SJS is mostly attributed to drugs, although a small proportion may be attributed to infection (i.e. HSV and Mycoplasma pneumoniae). The major pathological finding is keratinocyte apoptosis mediated by granulysin and FasL [36]. SJS is characterised by erythematous or purpuric macules, widespread blisters predominantly on the trunk, and involvement of at least two mucosal surfaces and less than 10 % detachment [7, 8]. The patient is often ill and may present with fever, malaise, headache, cough, and rhinorrhoea associated with the prodromal target lesions followed by skin detachment. Mucosal involvement occurs in almost 100 % of cases, whilst visceral involvement (gastrointestinal, tracheal, or bronchial erosions, glomerulonephritis, and hepatitis) occurs to a lesser degree in 8.1–61.5 % of cases [16]. Upon commencing treatment and withdrawal of the offending drug, re-epithelialisation occurs, and there may be resulting post-inflammatory hyperpigmentation and scaling, with the average course of the disease lasting 2–3 weeks [17]. Acute and late ocular complications have been found in up to 71 % [43]. Reported mortality is around 5 %, and there are reports that prompt withdrawal of the offending drug reduces the risk of death by 30 % per day, although this is generally in the case of drugs with short half-lives [44, 45].

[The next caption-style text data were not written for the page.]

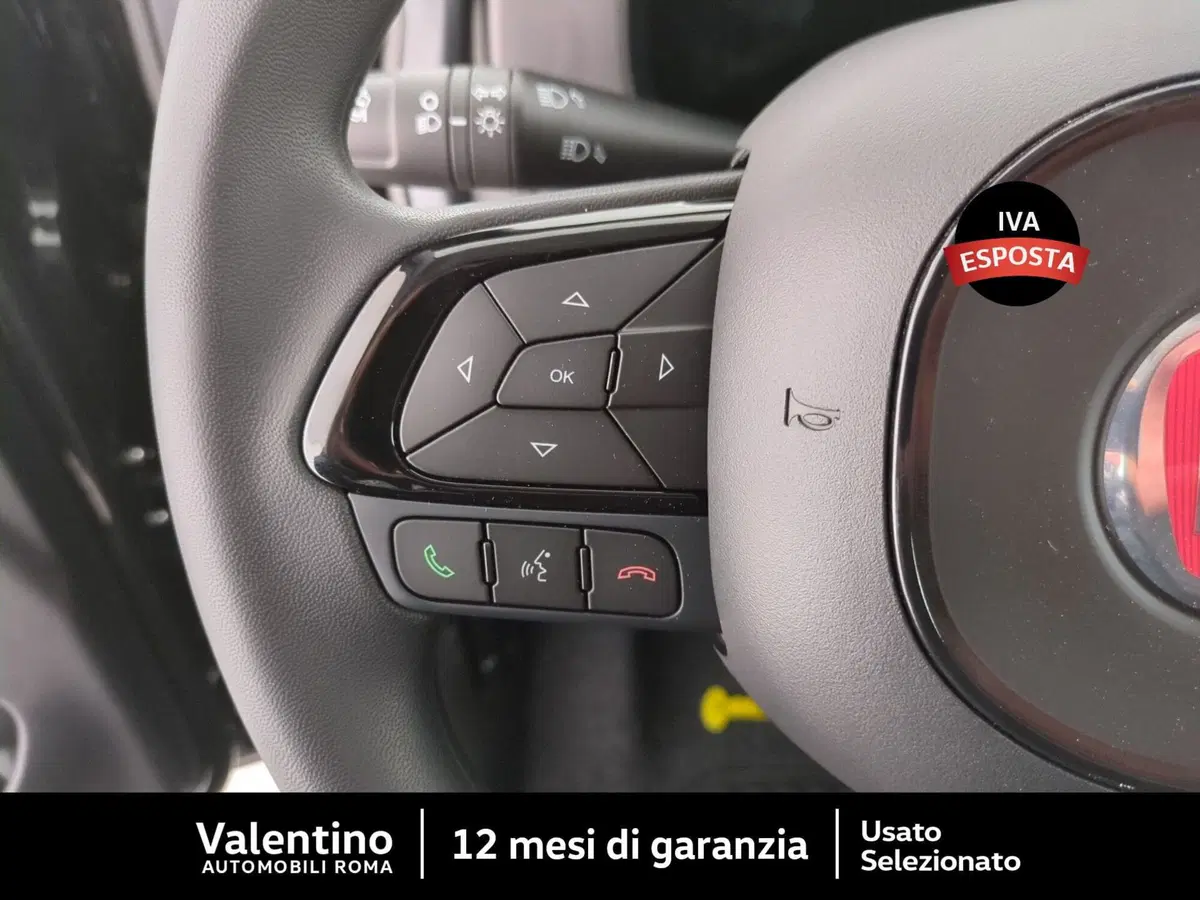Fiat Pandina nuova a Roma (14)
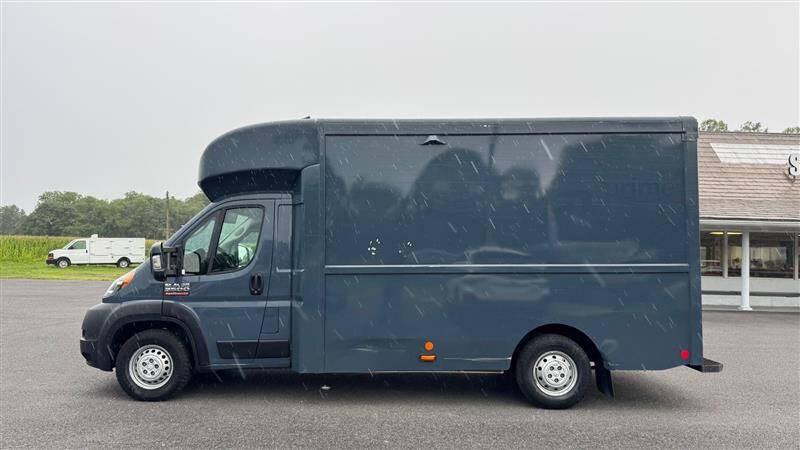 2022 RAM ProMaster 3500 159 WB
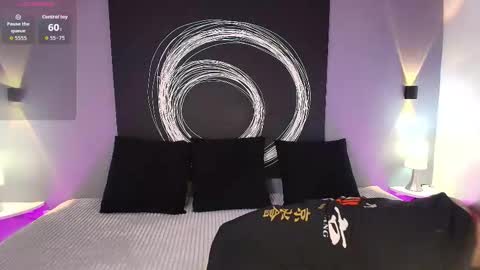 Alanna online show from January 10, 12:21 pm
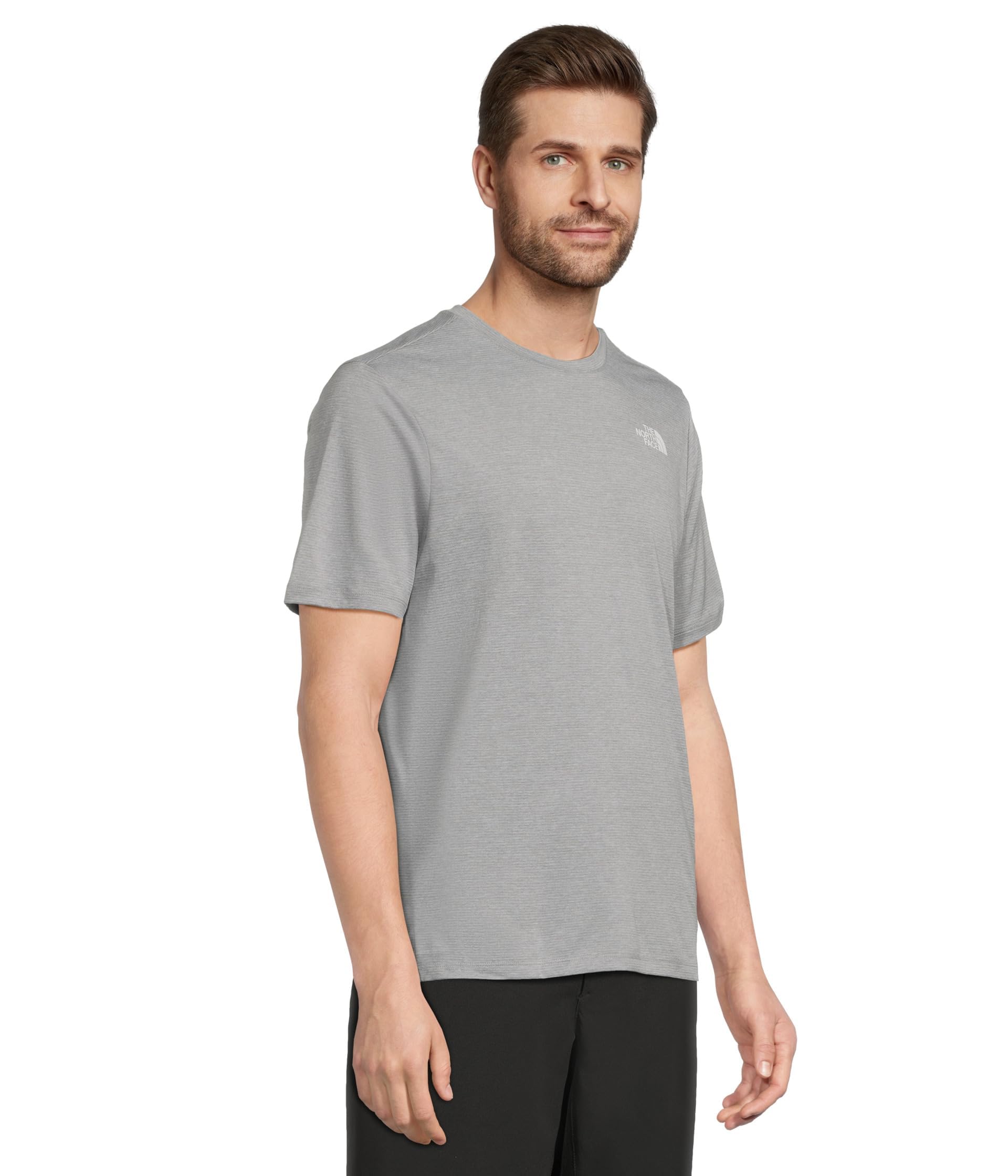 The North Face Mens 24/7 Short-Sleeve Tee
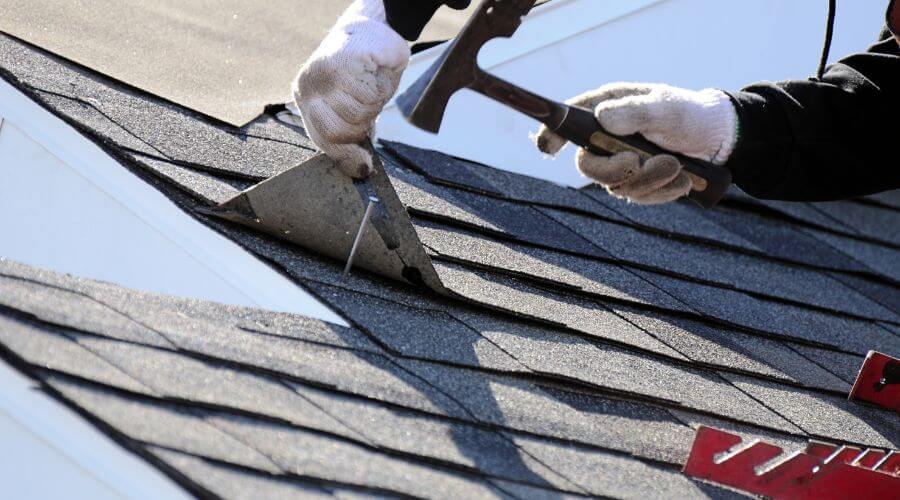 Expert new roof installation services in Farmer, OH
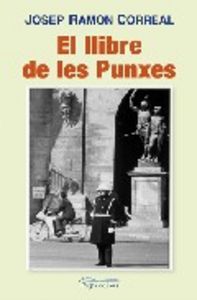 El llibre de les Punxes, de Correal Mòdol, Josep Ramon | portada del libro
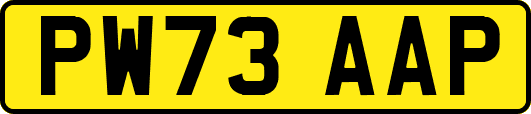 PW73AAP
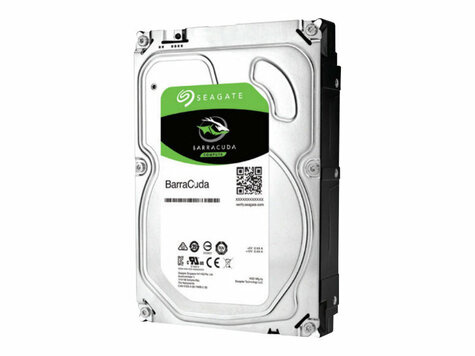 Seagate ST2000DM008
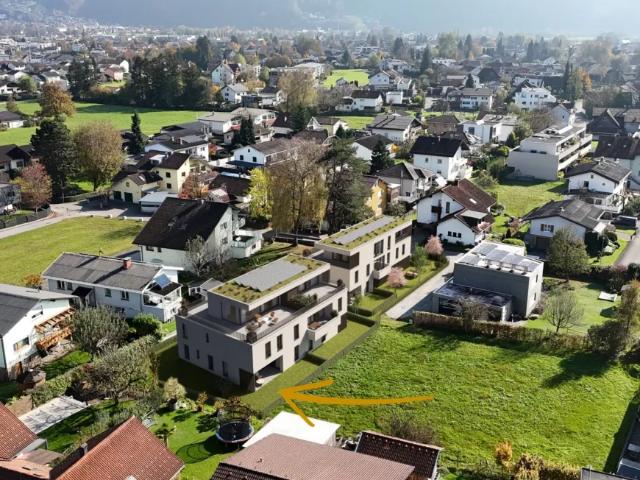 Wohnung kaufen in Altach, Vorarlberg
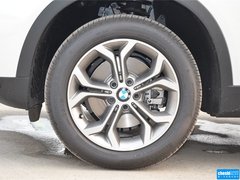 宝马X3（进口） 2014款 xDrive20i X设计套装 5座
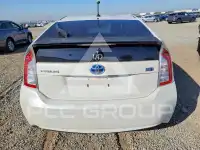 2013 Toyota PRIUS фото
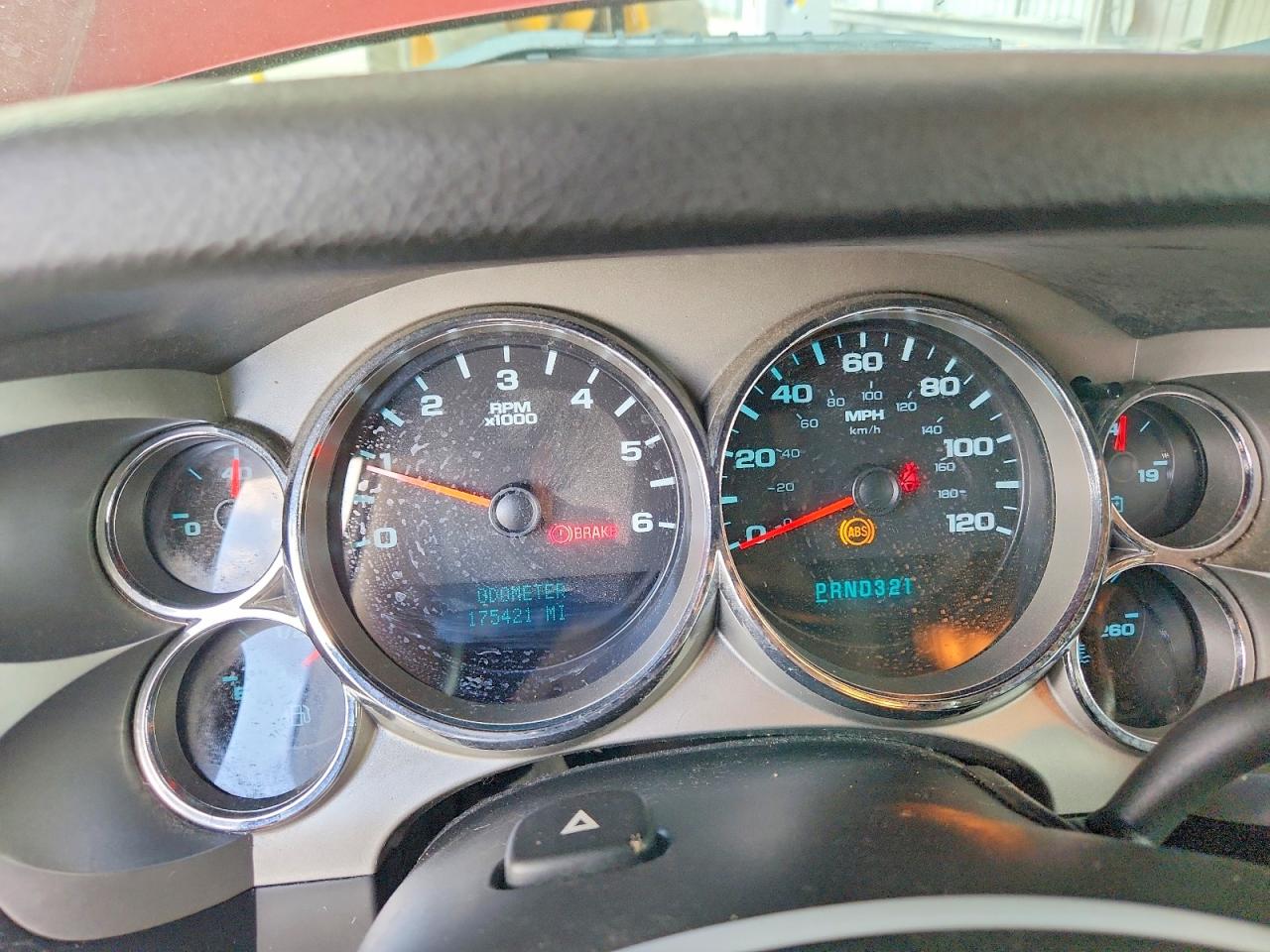 GMC Sierra K1500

Figure 29.2 shows a patient with TEN due to lamotrigine.

SJS/TEN overlap is characterised by epidermal detachment between 10 and 30 %, whilst TEN has greater than 30 % epidermal detachment. Both are Nikolsky sign positive. Almost all cases are due to drugs, most commonly anticonvulsants and antibiotics [39, 41, 44, 46]. Similar to SJS, there is a prodrome of fever, malaise, and mucositis followed by the onset of tender, purpuric target lesions and the extensive epidermal detachment that ensues within 24 h, but most erupt over a period of 2–15 days, with the skin being quite painful to touch. TEN does not affect the hairy part of the scalp. The exposed dermis looks red and raw, whilst the remaining epidermis in other areas is wrinkled [46]. Ocular involvement is found in 90–100 % of cases with SJS/TEN, with ocular involvement in the acute setting occurring more frequently in patients with epidermal detachment involving more than 10 % of the body surface area [43]. Laboratory abnormalities include elevated C-reactive protein, hepatic dysfunction, anaemia, and lymphopaenia, with neutropaenia having a worse prognosis. There is also inflammation of internal mucosal surfaces such as the gastrointestinal and respiratory tracts due to the massive release of proinflammatory cytokines into the systemic circulation. This can lead to metabolic imbalance, multiorgan failure, pulmonary embolism, and gastrointestinal haemorrhage [10, 46]. Figure 29.3 shows a Chinese male with HLA-B*1502 positivity who developed TEN due to carbamazepine.